Liz I am using it, have been for years. I use it for it's proven immune effects. With Emma having pneumonia and Tobe having Cancer they are definitely taking it. My FeLv cat Kurt takes it when I think he is "slipping" in condition to keep the Felv effects at bay, it has been working for him for 6 years  There are a number of things it is being studied for like Autism (seems to help behavior and aggressive issues?) But they are still looking at that as the results are anecdotal from caregivers. They looked at it for endurance persons but I think they found no effect on that. The immune one though has been seen over and over in peer reviewed studies (I know some look at that sideways but I don't that's why I mention them.)

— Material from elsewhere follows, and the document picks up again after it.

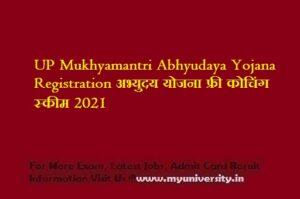 UP Mukhyamantri Abhyudaya Yojana Registration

If you look it up by it's chemical name Dimethylglycine you may have more luck. There is one particular paper I can find for you all tomorrow. I cannot say though I have personally seen anything in reference to seizures... This is a product in our own bodies, they are just concentrating it. I use the liquid form from Vetri-Science I get it from Natural Pets online.


----------



## Liz (Sep 27, 2010)

Thanks I will check some more. I like to research and then talk to people who have actually used a product. I saw the application for immune response and athletic stamina, have seen really good information on arthritis, just everything with seizures is so back and forth. I will keep researching though and hopefully find a few people who have successfully used it. I like to have options in my natural arsenal.  Thanks for the full name. I had it in a file but have been lazy of late.


----------



## Nana52 (Apr 28, 2012)

I simply can't thank you all enough for your kind words of encouragement. I'm going to stay with the 1/4 pill twice a day for the next long while. I have read about taurine, and it's one of the reasons I'm anxious to get beef heart into the mix, but trying to hold myself back from going to fast with the new proteins. It is, however, next on my list. I'll also look into supplementing in the meantime.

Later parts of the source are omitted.